孔欒真也不知是真的氣氛還是做戲給趙寒看,總之這一刻他表現得極其憤怒,頭髮根根倒豎,超出了應有的界限,那副咬牙切齒的模樣,彷彿欲擇人而噬。
趙寒放下手中的茶杯,低低的問道:“那孔大人,你有什麼辦法?”
“呼呼……”孔欒真咬牙切齒了一會,最終耷拉著腦袋,無力的吐出兩個字,“沒有。”
“哦,連身為還真命武的血鯊島戰堂副堂主都束手無策?看來,找我們麻煩的人真是非同一般吶!”趙寒眼珠轉動,閃爍著危險的芒光,喃喃道,“這樣……才有點意思。”
孔欒真勾著頭,肥碩的身軀向後一靠,連連嘆氣:“都怪你這小子,居然弄出能提升開悟命相成功率的丹藥,這可是人族歷史上從未有過的一種丹藥,足以引發一場席捲整個命武界的革命。

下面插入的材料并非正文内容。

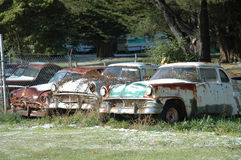 Cars. The Fords are just rusting away, now only good for scrap Stock Images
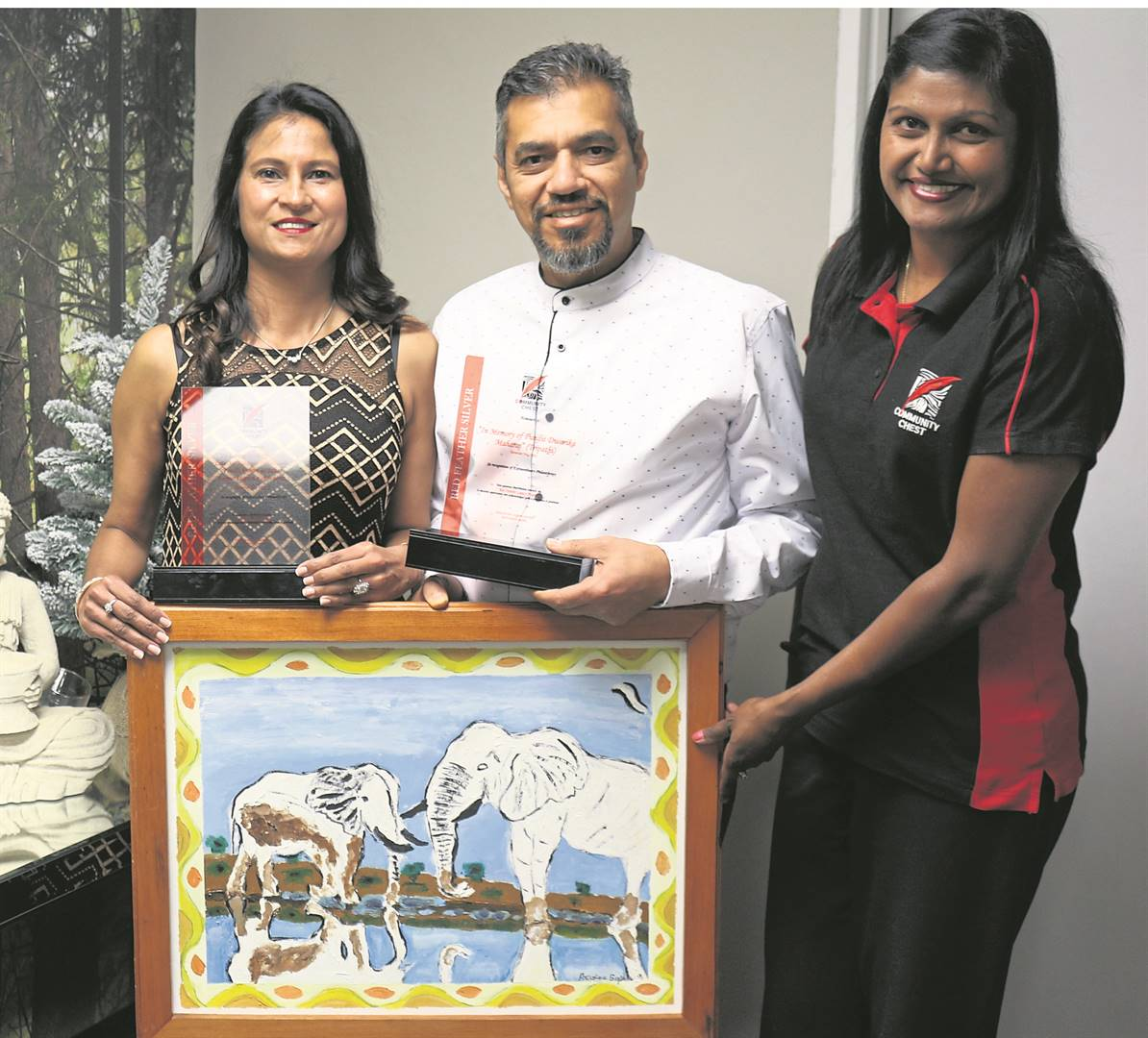 From left: Dr Darshanee Patel (Medical Aesthetics) and husband Dr Sanjay Maharaj (Cardiologist) receive their Red Feather Legacy Certificates and a painting donated by artist Reggie Gopaul to the Community Chest, from Angie Narayanan.PHOTO: supplied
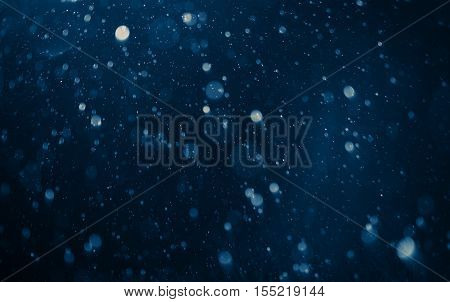 Night Time Rainfall. Real Photo of Falling Rain Drops Photo Background.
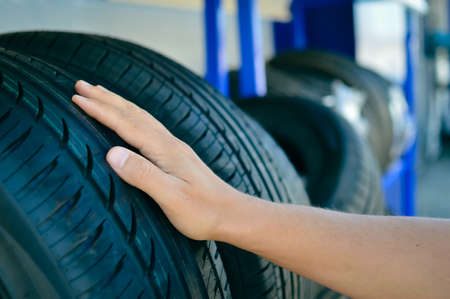 Close up of person checking examining car tyre on the shelf abstract transportation background. Automobile warehouse business, factory production. Protector surface texture Stock Photo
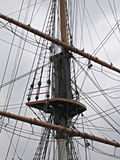 Ship Rigging. Mast and rigging on an old wooden ship against a grey, foreboding sky Stock Image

”
“呵呵,孔大人,你這話可真有意思,到這會你不去和那些想要強取豪奪之輩拼命,反倒怪我研製出能賺錢的東西?”
趙寒笑了笑,眼神冰涼,語氣森然道:“還是說,那些人真以為吃定了我,覺得他們可以為所欲為了?”
“趙寒,你別衝動!”察覺到趙寒語氣中的殺意,孔欒真嚇得從座位上站起,忙道,“事情還沒定論你別意氣用事,而且對方人多勢眾,你單槍匹馬和他們爭鬥,無異於以卵擊石。”
趙寒眯著眼,不置可否,道:“那你說,我該怎麼辦?”
“這……哎……”
孔欒真臉上現出掙扎之色,半晌嘆了口氣,沉聲道:“我原本也似氣不過恨不得和他們拼了,可是……要不,你就將忘憂丹獻出去吧,這樣或可保全性命。”
“獻出忘憂丹?”趙寒眨了眨眼睛,抿著下唇,突然道,“那麼你呢,你那一成半能保得住麼?”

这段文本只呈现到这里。